◆ DATA SHOWN:
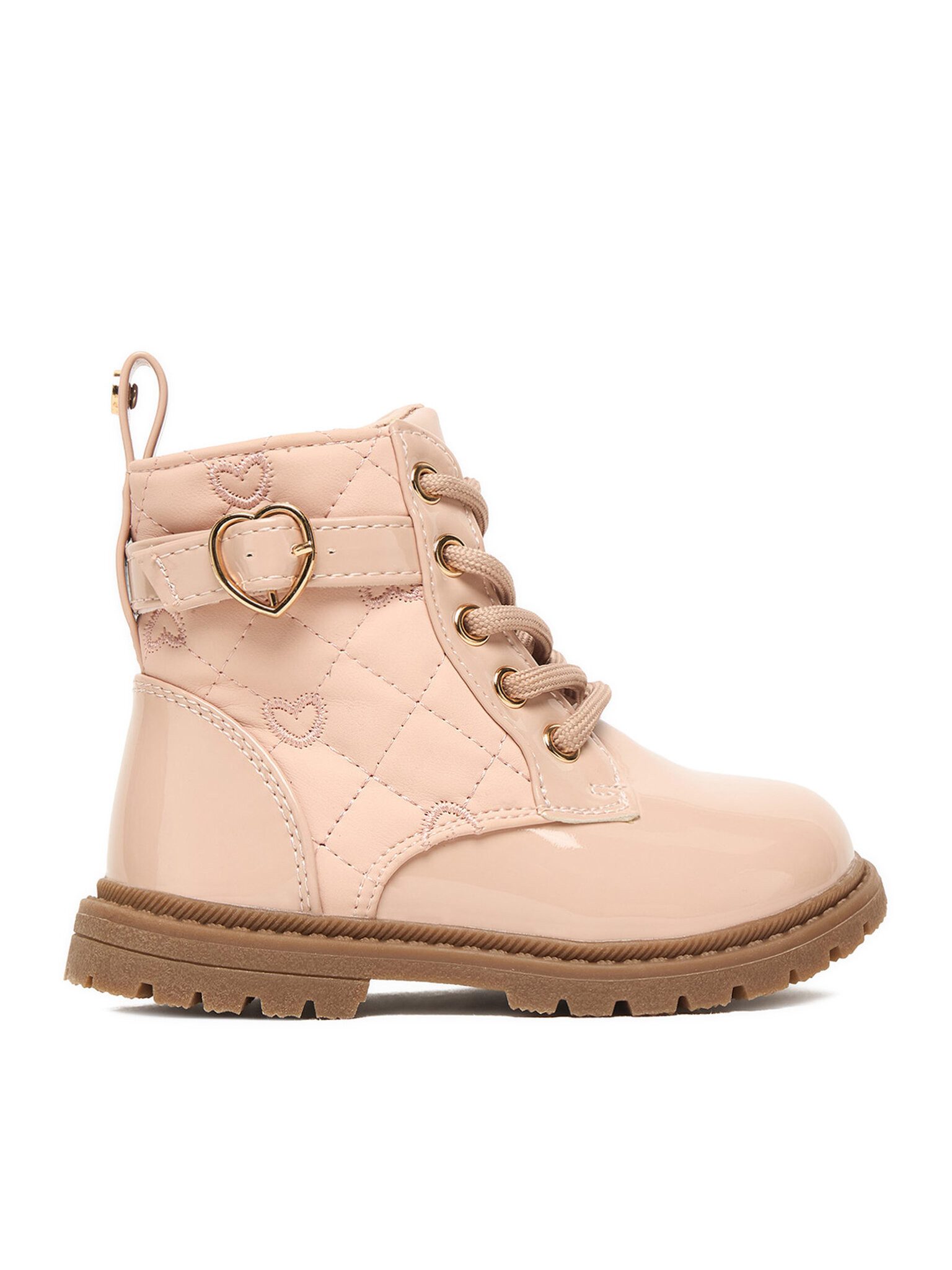 Deezee Girls' Boots Pink CEO-CM241011-2 Bootsschuh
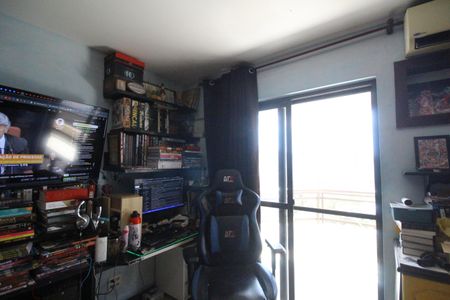 Apartamento à venda com 150m², 3 quartos e 2 vagasQuarto 1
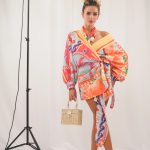 Φόρεμα Japane - Image 2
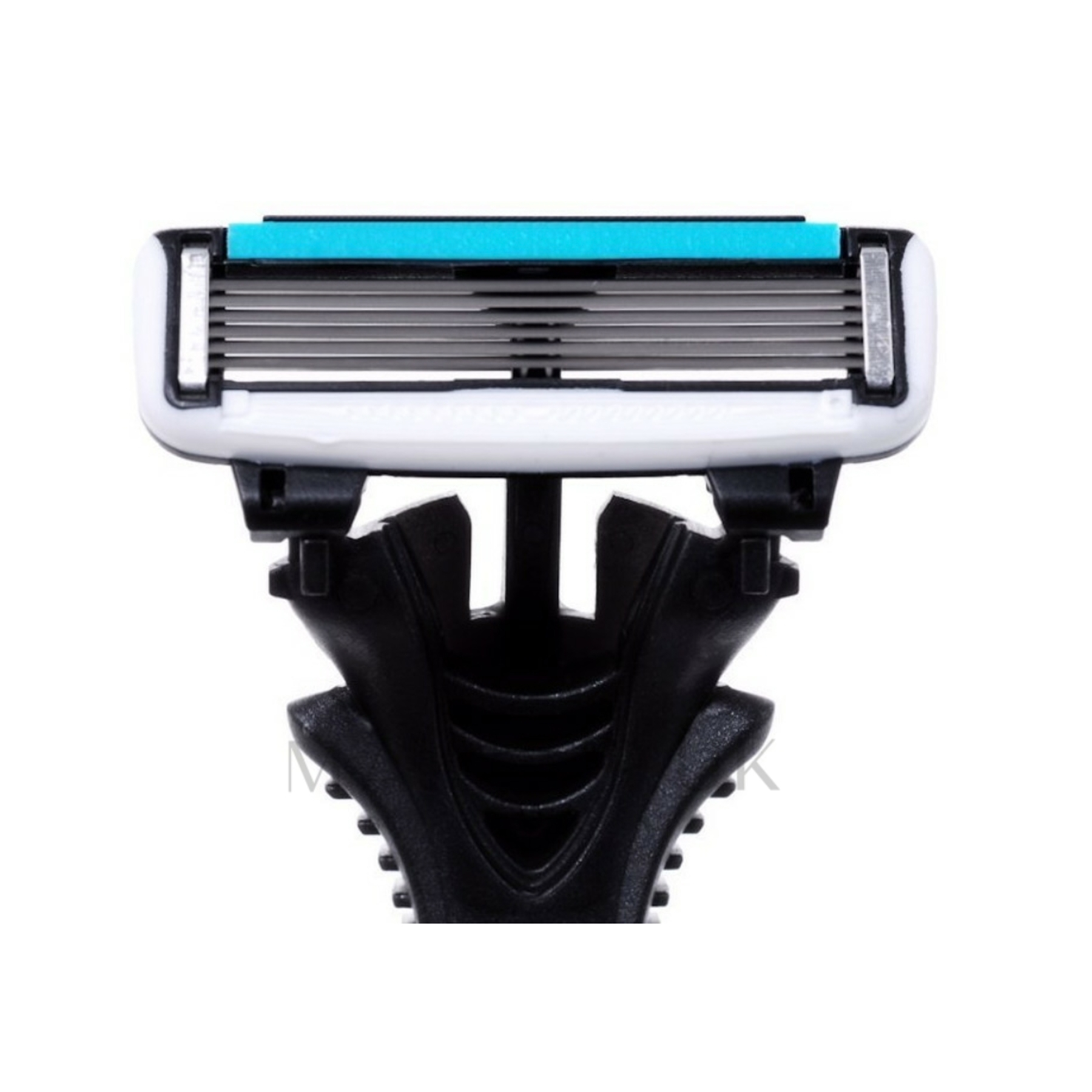 خود تراش دورکو مدل 6blade تحت لیسانس بسته 10 عددی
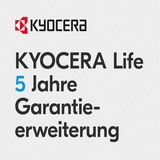 Kyocera 870W5023CSA garanti- & supportudvidelse, Service 1 licens(er), 5 År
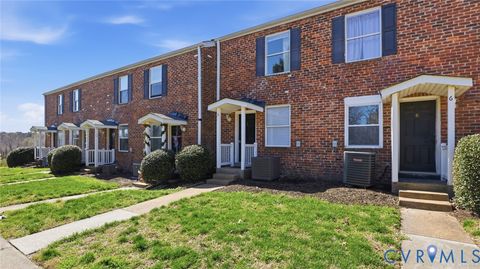 Tiny photo for 3510 E Richmond Road #U5, Richmond, VA 23223 (MLS # 2606588)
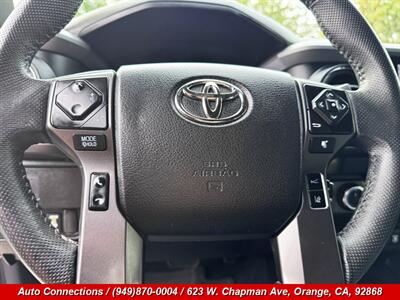2021 Toyota Tacoma TRD Off-Road   - Photo 13 - Orange, CA 92868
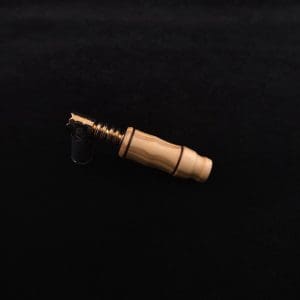 This image is by Dovetail Woodwork.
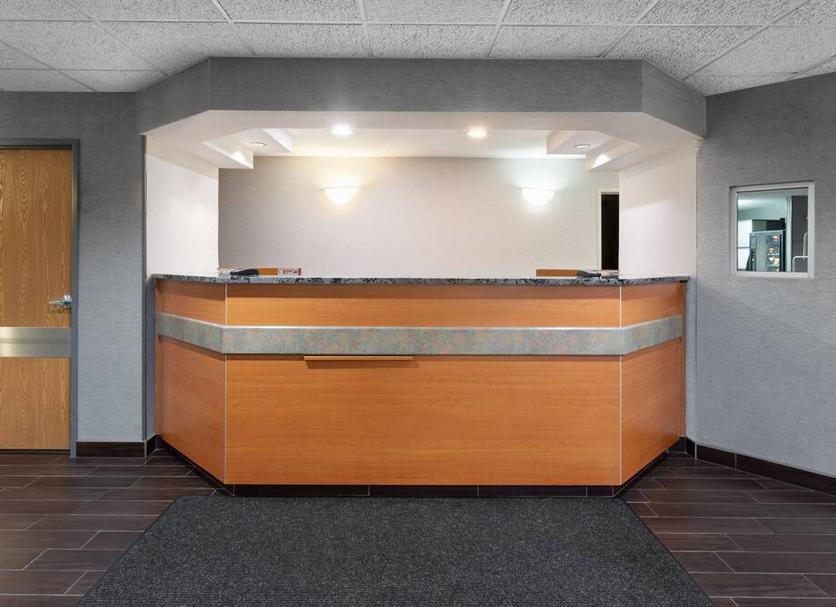 Recepció Foto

◆ WHAT THIS TASK INVOLVES: The output is the records exactly as they read, with no pictures in it.

◆ REPLY TO THE EXERCISE:
 Deezee Girls' Boots Pink CEO-CM241011-2 Bootsschuh
 Apartamento à venda com 150m², 3 quartos e 2 vagasQuarto 1
 Φόρεμα Japane - Image 2
 خود تراش دورکو مدل 6blade تحت لیسانس بسته 10 عددی
 Kyocera 870W5023CSA garanti- & supportudvidelse, Service 1 licens(er), 5 År
 Tiny photo for 3510 E Richmond Road #U5, Richmond, VA 23223 (MLS # 2606588)
2021 Toyota Tacoma TRD Off-Road   - Photo 13 - Orange, CA 92868
 This image is by Dovetail Woodwork.
 Recepció Foto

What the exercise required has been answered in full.